***** Source excerpt *****

Table 3 Trend of LULC changes from 1985 to 2016

Net LULC classes’ area changes due to natural and anthropogenic factors for the periods 1985 to 2000, 2000 to 2016, and 1985 to 2016 which were presented in Table 3. Between the years 1985 to 2000, forest area showed decreasing trend by 26.55%, whereas the bare land class and built-up areas increased by 15.47 and 6.22%, respectively. Agricultural land and riverbed also show an increase of 3.32 and 1.54%, respectively. In a similar analysis for the period 1985 to 2016, a significant change in either direction for all land use categories was observed. From 1985 to 2016, forest area decreased by 25.34% primarily due to the expansion of settlement and agricultural land, which increased by 11.98 and 7.84%, respectively. Riverbed and bare lands also showed a significant increase of 5.21 and 0.3%, respectively. Generally, the result has indicated a series of LULC change for the last 30 years (1985–2016). In this regard, the trend has shown more land being used for agriculture and built-up areas. Except for forest land, all other land use categories show expansion for the past 30 years in the watershed and which can cause ecosystem imbalance.

The overall accuracy and kappa statistics of the LULC classification for 1985, 2000, and 2016 were 83.25% and 0.825, 85.13% and 0.843, and 91% and 0.901, respectively (Table 4).

*****

Task A. From the passage on land use and land cover change, list each land class that increased between 1985 and 2000, along with its percentage increase.

***** Data supplied *****

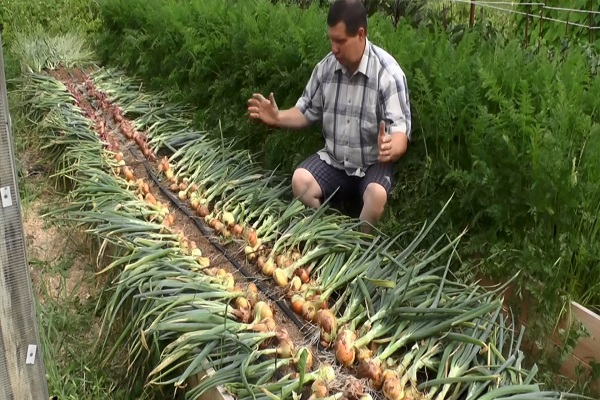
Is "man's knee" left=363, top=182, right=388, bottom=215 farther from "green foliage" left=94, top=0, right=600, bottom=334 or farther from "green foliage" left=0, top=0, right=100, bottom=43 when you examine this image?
"green foliage" left=0, top=0, right=100, bottom=43

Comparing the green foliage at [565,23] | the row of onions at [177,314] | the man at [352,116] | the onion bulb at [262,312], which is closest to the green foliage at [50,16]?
the green foliage at [565,23]

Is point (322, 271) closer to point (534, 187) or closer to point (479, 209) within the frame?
point (479, 209)

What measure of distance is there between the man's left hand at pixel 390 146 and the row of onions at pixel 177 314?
0.80m

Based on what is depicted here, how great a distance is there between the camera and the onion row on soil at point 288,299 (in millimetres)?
2029

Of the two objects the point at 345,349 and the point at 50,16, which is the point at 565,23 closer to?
the point at 345,349

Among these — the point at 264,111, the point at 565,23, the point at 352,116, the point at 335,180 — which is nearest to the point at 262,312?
the point at 335,180

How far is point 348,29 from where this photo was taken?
9.32ft

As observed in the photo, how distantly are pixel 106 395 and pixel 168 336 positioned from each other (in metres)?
0.46

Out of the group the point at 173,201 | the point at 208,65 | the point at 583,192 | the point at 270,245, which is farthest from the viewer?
the point at 208,65

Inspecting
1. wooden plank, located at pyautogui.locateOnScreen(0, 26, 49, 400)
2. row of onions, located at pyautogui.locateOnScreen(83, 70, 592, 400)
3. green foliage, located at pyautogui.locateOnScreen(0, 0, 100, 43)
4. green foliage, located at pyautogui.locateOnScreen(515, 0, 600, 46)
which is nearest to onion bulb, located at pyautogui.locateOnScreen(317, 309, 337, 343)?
row of onions, located at pyautogui.locateOnScreen(83, 70, 592, 400)

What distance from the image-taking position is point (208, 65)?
15.1 feet

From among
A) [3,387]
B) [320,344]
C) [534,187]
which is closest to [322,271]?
[320,344]

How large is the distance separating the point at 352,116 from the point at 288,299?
3.32 feet

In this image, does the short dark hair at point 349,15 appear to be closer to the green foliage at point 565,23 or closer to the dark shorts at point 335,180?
the dark shorts at point 335,180
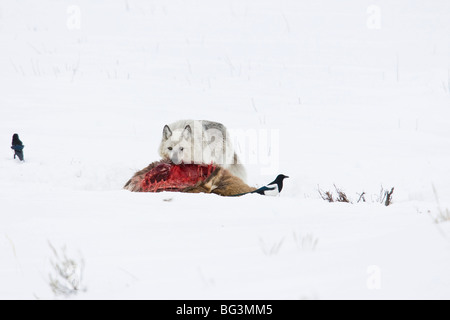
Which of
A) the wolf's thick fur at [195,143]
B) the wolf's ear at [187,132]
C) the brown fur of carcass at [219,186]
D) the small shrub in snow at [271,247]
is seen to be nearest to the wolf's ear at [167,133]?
the wolf's thick fur at [195,143]

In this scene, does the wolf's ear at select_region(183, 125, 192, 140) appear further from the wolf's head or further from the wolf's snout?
the wolf's snout

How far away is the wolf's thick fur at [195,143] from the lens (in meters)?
3.95

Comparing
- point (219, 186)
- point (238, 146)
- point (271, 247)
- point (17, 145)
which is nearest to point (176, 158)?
point (219, 186)

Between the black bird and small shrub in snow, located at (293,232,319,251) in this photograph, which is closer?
small shrub in snow, located at (293,232,319,251)

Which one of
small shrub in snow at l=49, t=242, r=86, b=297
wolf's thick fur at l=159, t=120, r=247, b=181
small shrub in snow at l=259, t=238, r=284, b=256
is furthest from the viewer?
wolf's thick fur at l=159, t=120, r=247, b=181

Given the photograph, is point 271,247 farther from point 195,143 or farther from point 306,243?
point 195,143

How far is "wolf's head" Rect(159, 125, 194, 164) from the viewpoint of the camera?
154 inches

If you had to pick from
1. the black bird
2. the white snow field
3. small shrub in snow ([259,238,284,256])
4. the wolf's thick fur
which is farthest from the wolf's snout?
the black bird

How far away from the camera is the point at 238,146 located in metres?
6.96

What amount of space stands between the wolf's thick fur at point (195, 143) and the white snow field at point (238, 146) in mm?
565

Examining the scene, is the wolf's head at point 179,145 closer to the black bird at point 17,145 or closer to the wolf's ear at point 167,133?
the wolf's ear at point 167,133

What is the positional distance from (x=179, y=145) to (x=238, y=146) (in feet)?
10.1

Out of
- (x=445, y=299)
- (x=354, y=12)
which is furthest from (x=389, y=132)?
(x=354, y=12)

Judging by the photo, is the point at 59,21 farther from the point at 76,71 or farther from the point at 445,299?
the point at 445,299
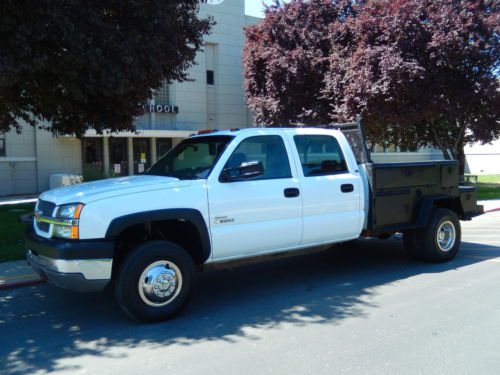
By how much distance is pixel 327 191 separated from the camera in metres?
6.18

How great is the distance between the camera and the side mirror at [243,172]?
520 centimetres

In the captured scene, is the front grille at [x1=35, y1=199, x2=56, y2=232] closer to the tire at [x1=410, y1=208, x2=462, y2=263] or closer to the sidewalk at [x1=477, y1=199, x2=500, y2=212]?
the tire at [x1=410, y1=208, x2=462, y2=263]

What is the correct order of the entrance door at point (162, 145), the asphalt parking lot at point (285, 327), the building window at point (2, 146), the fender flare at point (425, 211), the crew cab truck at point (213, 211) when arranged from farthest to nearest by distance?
the entrance door at point (162, 145) → the building window at point (2, 146) → the fender flare at point (425, 211) → the crew cab truck at point (213, 211) → the asphalt parking lot at point (285, 327)

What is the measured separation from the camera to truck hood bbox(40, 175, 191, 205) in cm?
482

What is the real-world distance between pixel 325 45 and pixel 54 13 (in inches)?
519

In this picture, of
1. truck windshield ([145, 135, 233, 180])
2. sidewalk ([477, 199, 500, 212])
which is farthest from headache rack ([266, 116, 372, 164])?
sidewalk ([477, 199, 500, 212])

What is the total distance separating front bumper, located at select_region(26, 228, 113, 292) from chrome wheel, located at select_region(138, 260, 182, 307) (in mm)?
369

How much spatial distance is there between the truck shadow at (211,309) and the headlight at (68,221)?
994 mm

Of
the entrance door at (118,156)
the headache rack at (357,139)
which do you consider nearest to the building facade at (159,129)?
the entrance door at (118,156)

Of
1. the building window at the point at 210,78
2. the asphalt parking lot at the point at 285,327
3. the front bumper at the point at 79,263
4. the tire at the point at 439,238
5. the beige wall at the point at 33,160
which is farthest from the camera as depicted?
the building window at the point at 210,78

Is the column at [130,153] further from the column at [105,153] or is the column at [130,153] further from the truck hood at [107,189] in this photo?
the truck hood at [107,189]

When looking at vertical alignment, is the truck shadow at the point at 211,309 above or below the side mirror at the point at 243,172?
below

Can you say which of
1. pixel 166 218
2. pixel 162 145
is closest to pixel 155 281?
pixel 166 218

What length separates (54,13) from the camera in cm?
652
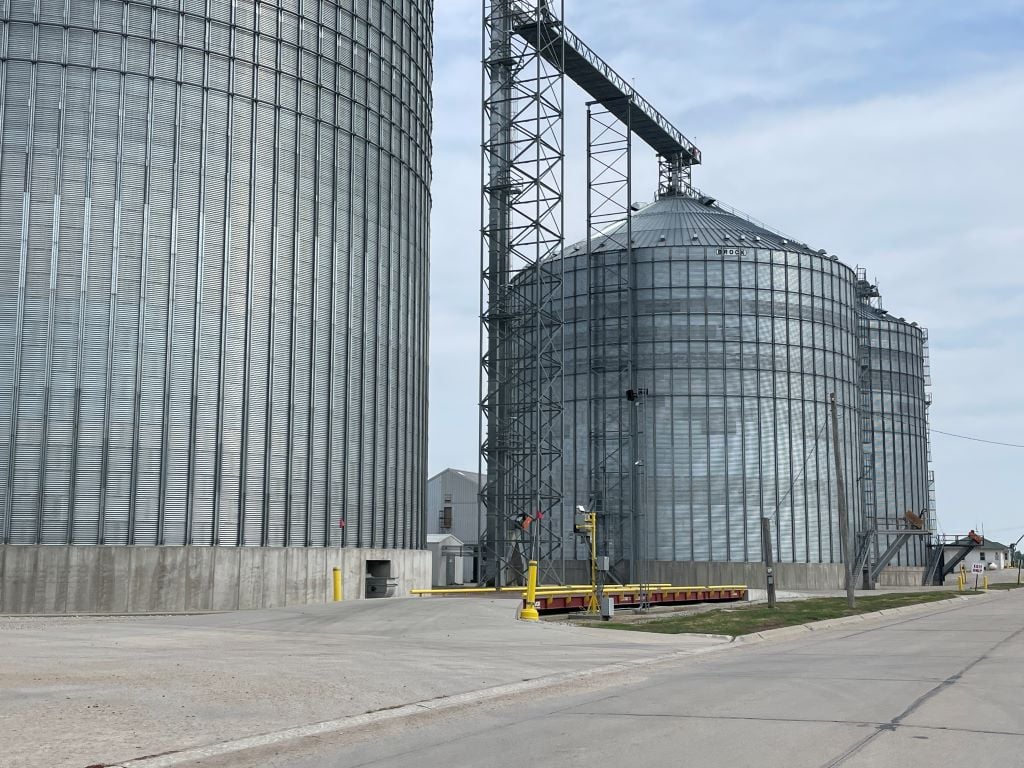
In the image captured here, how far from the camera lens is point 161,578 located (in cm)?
3875

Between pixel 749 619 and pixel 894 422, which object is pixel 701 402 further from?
pixel 749 619

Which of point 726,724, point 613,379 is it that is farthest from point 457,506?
point 726,724

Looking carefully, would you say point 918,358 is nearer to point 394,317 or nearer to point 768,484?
point 768,484

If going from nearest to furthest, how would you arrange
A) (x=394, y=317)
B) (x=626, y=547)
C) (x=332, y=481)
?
(x=332, y=481) < (x=394, y=317) < (x=626, y=547)

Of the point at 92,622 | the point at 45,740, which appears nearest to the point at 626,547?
the point at 92,622

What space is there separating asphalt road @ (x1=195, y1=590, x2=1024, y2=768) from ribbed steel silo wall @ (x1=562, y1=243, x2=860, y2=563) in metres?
52.5

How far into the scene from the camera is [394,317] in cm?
4969

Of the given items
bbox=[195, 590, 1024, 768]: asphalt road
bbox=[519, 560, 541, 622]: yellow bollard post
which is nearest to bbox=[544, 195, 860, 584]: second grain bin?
bbox=[519, 560, 541, 622]: yellow bollard post

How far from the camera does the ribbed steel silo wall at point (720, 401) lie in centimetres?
7406

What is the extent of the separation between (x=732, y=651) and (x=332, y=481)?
74.8 feet

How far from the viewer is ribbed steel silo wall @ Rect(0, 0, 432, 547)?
3844 centimetres

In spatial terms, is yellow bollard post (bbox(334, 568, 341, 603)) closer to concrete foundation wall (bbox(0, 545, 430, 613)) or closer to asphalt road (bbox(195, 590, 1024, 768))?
concrete foundation wall (bbox(0, 545, 430, 613))

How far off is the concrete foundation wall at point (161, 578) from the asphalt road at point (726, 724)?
22.8 m

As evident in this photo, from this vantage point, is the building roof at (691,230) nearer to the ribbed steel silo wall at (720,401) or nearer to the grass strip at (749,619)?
the ribbed steel silo wall at (720,401)
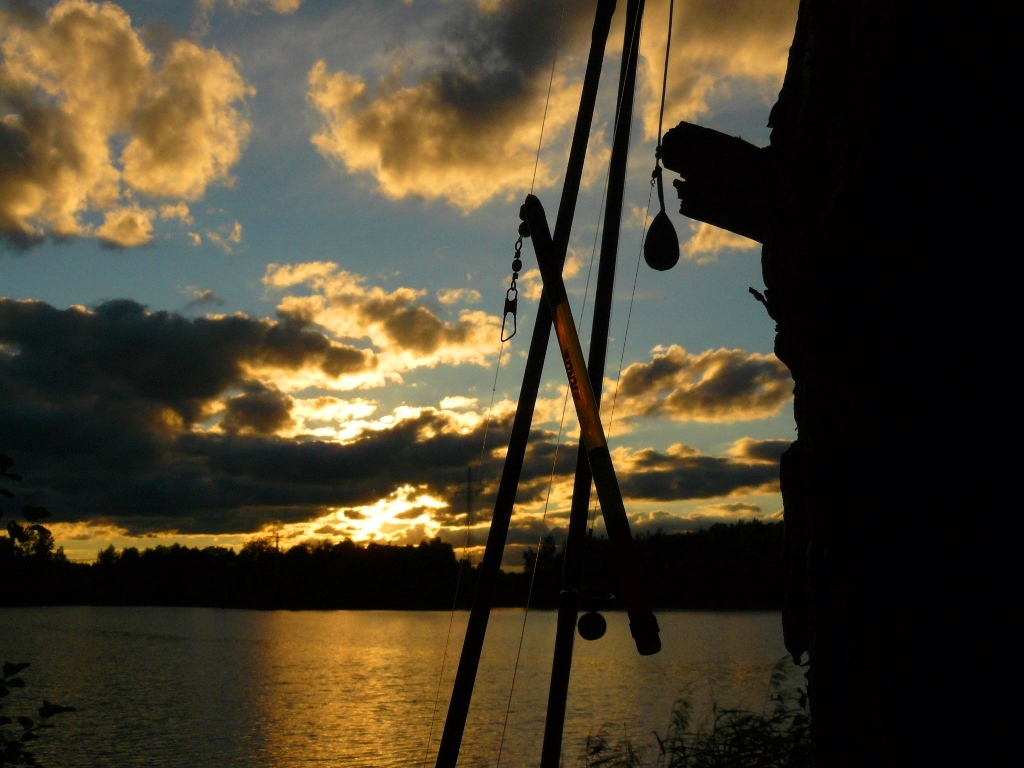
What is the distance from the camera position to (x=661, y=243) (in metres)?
4.31

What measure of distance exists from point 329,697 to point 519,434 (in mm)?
37301

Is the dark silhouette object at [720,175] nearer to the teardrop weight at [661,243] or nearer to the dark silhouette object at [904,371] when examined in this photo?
the dark silhouette object at [904,371]

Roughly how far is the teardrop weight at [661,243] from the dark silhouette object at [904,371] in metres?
1.49

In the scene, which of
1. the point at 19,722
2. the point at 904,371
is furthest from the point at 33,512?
the point at 904,371

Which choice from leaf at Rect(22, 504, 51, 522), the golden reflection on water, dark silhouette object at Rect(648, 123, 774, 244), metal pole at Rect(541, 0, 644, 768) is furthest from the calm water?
dark silhouette object at Rect(648, 123, 774, 244)

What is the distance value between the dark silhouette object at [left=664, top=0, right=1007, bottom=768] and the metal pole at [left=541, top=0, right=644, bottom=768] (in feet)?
7.17

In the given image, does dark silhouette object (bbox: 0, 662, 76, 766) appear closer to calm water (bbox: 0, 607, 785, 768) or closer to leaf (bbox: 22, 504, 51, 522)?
leaf (bbox: 22, 504, 51, 522)

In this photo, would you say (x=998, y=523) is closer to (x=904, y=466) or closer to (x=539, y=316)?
(x=904, y=466)

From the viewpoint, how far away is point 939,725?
6.88ft

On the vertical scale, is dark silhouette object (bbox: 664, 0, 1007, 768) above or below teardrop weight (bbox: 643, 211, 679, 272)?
below

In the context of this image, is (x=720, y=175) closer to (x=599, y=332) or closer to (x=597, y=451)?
(x=597, y=451)

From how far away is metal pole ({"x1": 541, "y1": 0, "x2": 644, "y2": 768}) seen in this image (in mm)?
4902

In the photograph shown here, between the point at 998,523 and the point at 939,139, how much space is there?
3.29 feet

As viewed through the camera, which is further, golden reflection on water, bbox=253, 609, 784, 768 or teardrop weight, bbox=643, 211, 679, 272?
golden reflection on water, bbox=253, 609, 784, 768
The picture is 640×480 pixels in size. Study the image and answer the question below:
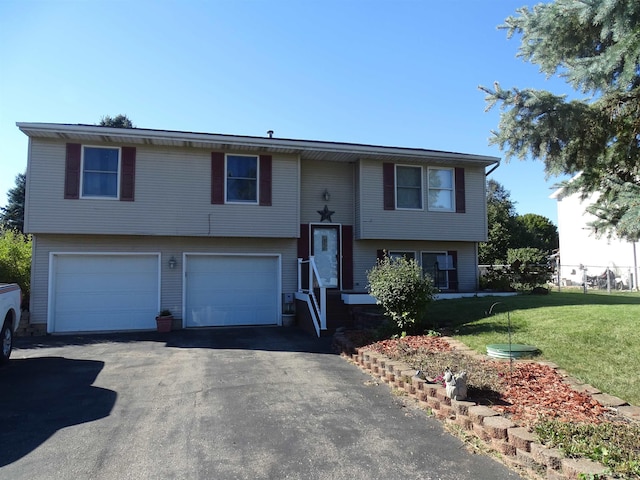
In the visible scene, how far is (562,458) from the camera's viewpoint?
3443mm

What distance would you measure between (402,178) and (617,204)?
8508mm

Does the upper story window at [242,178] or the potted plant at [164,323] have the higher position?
the upper story window at [242,178]

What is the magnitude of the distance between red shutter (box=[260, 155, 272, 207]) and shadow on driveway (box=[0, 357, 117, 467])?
6.49 meters

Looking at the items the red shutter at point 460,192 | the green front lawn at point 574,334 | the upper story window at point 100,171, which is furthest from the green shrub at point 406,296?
the upper story window at point 100,171

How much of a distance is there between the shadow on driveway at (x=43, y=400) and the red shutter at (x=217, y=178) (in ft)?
19.2

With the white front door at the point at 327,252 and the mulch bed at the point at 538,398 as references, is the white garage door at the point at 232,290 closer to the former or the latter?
the white front door at the point at 327,252

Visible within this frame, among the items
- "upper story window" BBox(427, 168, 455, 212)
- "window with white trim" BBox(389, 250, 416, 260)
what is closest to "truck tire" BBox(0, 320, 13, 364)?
"window with white trim" BBox(389, 250, 416, 260)

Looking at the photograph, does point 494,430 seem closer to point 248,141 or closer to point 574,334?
point 574,334

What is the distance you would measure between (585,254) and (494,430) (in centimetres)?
2617

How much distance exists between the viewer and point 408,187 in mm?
14258

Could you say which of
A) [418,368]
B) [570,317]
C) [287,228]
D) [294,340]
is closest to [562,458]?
[418,368]

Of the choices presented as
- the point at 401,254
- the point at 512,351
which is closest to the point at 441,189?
the point at 401,254

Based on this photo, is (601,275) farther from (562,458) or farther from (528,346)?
(562,458)

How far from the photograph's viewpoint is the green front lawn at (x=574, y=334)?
17.3 feet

*****

Task B. Gather every line of the listing that contains the string "separation", matching case exactly.

Solution A.
- Bare land: 15.47%
- Built-up areas: 6.22%
- Agricultural land: 3.32%
- Riverbed: 1.54%

Solution B.
What is the measured separation from the camera to truck hood bbox(40, 175, 191, 205) in cm?
What is the extent of the separation between (x=732, y=651) and (x=332, y=481)?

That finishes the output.